Marriage, and its attendant joys and struggles, are at the heart of “Two for the Road,” director Stanley Donen’s 1967 film about the inevitable changes that happen in every relationship. The story follows Mark Wallace (Albert Finney) and his wife Joanna (Audrey Hepburn), and as the movie begins, 12 years into their marriage, it is apparent that this is a partnership where fissures are beginning to show.
Mark is an architect, and the couple is driving to Saint-Tropez, where Mark has recently completed a project for a valuable client. The road they are traveling is one they have journeyed upon several times before during different stages of their relationship.

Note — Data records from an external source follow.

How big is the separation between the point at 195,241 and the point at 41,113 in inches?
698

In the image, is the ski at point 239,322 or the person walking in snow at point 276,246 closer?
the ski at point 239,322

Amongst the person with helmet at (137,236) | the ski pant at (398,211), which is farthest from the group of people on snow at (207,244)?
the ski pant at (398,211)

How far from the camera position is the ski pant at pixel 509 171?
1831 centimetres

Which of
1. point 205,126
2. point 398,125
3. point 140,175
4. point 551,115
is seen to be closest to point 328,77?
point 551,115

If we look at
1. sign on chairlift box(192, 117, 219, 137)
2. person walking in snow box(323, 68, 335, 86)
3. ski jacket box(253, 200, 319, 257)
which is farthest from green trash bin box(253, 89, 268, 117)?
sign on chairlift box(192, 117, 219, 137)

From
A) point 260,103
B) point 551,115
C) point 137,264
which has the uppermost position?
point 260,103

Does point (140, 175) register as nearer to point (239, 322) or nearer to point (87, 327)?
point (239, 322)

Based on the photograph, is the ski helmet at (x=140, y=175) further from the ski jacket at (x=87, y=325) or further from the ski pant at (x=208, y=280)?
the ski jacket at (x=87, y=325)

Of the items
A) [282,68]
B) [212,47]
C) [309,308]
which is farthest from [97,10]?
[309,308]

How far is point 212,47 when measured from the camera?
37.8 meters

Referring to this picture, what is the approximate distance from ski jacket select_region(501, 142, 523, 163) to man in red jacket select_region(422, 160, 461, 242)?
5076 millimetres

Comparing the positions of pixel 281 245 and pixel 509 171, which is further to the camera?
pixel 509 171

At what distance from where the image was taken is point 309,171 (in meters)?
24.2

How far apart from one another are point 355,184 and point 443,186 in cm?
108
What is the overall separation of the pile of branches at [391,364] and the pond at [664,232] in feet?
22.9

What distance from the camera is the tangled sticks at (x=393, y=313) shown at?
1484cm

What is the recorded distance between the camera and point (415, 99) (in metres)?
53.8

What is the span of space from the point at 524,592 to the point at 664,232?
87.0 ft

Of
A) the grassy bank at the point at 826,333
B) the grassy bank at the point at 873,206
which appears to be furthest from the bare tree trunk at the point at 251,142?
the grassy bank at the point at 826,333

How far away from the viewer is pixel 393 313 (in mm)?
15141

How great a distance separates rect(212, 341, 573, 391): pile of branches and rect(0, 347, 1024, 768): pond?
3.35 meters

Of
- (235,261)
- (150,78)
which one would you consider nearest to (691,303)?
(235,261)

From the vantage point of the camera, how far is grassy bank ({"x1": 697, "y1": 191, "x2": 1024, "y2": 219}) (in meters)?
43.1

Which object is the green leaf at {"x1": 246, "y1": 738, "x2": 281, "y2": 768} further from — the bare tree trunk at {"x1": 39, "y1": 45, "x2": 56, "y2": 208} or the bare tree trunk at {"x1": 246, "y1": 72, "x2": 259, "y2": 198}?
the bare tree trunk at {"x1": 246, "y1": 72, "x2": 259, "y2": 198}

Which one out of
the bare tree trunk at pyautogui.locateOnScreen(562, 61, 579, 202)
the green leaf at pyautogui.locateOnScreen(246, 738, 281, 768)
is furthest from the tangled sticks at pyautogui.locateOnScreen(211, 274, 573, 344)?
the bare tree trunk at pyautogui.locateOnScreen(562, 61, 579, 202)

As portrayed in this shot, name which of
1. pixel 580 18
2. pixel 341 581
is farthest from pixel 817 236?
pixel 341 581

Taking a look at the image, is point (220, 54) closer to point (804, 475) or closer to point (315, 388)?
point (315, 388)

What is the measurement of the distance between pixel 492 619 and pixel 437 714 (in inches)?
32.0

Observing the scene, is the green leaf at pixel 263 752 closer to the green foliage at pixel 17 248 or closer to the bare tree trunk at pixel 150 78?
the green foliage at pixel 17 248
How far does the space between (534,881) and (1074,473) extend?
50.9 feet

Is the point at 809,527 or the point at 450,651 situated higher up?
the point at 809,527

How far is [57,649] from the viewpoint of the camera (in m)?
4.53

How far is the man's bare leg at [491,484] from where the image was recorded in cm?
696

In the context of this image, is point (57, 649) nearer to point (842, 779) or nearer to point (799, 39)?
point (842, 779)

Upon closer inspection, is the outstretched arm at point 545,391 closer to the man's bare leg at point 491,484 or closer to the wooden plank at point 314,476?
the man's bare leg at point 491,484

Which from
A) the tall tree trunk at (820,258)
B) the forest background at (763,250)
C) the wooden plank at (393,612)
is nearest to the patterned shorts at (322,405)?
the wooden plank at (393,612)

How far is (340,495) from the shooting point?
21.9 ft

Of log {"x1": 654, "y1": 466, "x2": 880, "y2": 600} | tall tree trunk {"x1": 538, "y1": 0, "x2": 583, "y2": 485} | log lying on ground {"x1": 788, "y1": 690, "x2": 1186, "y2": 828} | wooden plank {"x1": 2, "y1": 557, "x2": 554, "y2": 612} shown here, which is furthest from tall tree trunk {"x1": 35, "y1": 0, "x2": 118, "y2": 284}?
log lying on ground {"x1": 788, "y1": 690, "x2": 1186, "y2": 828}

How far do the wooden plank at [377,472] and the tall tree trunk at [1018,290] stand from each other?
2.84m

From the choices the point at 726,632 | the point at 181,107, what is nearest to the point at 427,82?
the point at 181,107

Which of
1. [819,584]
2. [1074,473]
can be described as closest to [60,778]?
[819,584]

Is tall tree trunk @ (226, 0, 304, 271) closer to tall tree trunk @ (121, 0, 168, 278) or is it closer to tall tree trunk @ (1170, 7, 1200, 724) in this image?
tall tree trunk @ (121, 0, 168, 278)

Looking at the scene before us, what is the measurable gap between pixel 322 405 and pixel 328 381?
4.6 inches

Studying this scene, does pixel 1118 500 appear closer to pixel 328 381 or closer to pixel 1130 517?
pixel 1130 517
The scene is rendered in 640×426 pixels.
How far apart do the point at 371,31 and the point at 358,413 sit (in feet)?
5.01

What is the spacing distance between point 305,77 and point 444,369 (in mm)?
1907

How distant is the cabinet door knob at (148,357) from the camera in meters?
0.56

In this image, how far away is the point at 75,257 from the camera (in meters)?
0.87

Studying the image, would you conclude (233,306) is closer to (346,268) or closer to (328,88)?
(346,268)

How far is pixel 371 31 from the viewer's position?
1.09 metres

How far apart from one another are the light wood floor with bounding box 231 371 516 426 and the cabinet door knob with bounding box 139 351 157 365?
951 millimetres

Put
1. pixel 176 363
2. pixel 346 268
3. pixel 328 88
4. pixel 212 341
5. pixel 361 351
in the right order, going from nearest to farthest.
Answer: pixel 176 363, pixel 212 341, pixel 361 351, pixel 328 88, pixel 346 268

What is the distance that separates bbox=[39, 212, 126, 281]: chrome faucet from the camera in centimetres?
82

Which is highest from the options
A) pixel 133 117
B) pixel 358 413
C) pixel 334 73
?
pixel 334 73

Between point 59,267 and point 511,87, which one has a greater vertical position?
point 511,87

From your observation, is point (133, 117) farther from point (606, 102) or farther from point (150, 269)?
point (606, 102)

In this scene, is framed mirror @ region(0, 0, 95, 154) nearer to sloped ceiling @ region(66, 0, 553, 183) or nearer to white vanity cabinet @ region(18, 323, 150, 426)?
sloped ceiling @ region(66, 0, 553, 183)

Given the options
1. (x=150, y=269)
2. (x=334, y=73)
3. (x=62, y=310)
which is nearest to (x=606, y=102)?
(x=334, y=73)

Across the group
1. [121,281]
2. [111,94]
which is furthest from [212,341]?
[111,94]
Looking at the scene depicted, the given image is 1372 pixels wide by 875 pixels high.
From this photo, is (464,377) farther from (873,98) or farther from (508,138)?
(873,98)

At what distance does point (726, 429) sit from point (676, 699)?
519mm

Those encounters are told through flashbacks, and it is during these looks backward that we begin to see the decisions and actions in which a marriage pivots.
Each flashback – from their meet-cute first encounter to the scene in which Jo announces she is pregnant – is imbued with a sense that this is a portrayal of marriage, that is, it shirks away from the oft-sentimental cinematic convention of marriage as a romantic endeavor in favor of the incremental accounting of the subtle shifts that occur in such partnerships. Skillfully portrayed by Finney and Hepburn, who give perhaps the finest performances of their careers, the portrayals of Mark and Jo are natural and human with no hint of irony or detachment. They evolve from a passionate couple free of responsibilities to one weighed with the very adult concerns of career, social status and child rearing. The passion in their marriage has waned. Both entertain thoughts of or commit adultery, and it is uncertain that this union will last.
Near the film’s end, Jo and her lover are having lunch, when he notices a couple eating in silence.
“What kind of people can eat an entire meal together and not talk?” he asks.
“Married people!” Jo replies, triggering a realization that travails and all, hers is a marriage worth salvaging.